Or does the media brand him as an uneducated fool who has little advanced education? A socialist radical who will stomp on the values of everyone to protect a few? Is he a strong-headed person who will not listen to his advisers when they are needed the most? Is his sexual orientation questioned and his morality assaulted?
The media's creation of the candidate would probably be the most important issue of his electability. There in fact lies the problem.
Thanks for taking time from your travels to stop by and share your thoughts.

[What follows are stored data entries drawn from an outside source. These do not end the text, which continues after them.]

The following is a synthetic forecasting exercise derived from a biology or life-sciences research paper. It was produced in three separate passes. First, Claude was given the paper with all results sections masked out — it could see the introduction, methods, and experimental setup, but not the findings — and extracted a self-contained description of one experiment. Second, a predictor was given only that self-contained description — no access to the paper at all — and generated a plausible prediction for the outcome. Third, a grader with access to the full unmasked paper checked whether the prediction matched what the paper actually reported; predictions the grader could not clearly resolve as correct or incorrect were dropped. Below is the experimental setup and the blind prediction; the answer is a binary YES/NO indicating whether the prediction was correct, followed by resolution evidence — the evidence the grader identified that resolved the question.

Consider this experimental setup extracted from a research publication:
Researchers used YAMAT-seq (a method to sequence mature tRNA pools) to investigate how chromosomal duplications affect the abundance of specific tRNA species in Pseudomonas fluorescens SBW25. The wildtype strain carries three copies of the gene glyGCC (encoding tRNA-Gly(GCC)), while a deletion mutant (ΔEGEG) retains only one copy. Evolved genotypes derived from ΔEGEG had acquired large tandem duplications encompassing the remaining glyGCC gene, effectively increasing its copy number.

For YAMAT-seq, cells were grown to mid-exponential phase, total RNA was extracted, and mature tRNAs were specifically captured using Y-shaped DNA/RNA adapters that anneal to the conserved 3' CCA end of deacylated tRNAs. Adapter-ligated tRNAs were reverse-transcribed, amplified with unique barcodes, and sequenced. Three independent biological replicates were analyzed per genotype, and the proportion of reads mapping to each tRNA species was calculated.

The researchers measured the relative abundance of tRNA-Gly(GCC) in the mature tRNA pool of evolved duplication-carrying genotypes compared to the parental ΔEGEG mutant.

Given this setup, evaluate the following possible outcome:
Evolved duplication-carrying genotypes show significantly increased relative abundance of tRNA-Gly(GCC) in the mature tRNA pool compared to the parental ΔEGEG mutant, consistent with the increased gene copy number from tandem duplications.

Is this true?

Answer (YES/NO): YES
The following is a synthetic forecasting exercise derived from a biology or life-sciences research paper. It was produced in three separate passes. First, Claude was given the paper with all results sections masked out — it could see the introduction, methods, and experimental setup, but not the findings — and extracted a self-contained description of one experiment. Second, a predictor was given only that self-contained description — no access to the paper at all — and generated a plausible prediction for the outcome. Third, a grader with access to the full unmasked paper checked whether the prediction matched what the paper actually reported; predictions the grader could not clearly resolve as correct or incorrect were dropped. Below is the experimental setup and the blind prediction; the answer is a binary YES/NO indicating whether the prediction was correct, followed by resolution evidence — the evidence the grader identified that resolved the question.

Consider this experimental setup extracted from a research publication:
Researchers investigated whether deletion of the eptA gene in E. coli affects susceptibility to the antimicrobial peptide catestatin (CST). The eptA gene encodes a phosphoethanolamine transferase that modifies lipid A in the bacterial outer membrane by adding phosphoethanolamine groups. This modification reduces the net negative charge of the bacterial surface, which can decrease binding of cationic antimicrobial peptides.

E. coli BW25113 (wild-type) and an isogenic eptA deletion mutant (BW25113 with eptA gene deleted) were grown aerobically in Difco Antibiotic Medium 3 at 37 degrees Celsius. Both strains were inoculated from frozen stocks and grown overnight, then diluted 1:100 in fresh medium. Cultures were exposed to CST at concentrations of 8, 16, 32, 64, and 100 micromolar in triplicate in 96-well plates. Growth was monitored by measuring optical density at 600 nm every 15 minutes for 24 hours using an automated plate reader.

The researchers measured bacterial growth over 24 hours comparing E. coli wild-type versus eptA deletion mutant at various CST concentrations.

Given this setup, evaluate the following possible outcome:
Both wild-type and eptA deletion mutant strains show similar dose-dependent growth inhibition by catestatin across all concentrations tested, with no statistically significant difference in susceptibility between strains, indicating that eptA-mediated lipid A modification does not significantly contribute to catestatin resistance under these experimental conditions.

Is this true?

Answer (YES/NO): NO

I really like the idea of thinking about how modern political consultants might "package" Lincoln. The first question that popped into my mind as I read this section of your comment was, "Would Lincoln stand for it?" Then I remembered the 1952 campaign, the first in which televised political spots were used, and the refusal of that other man from Illinois, Adlai Stevenson, to allow himself to be "sold like soap." If Lincoln had the ability to see the results of that election, perhaps he'd decide to buy in. On the other hand, four years later, when Stevenson ran again, his campaign produced and ran 30 second spots. The results were the same as in 1952. I guess you've hit the nail on the head in your last paragraph; the fact that modern election outcomes seem to depend on which campaign has created the most resonant image is indeed the problem. If you've not read it, you might want to take a look at Tony Schwartz' THE RESPONSIVE CHORD. Schwartz was the Democratic political consultant who created two of the most memorable TV spots ever run; the 1964 Daisy commercial for Lyndon Johnson's campaign, and the 1972 This Hand Voted for Kennedy spot for McGovern. You may watch both at the Living Room Candidate site.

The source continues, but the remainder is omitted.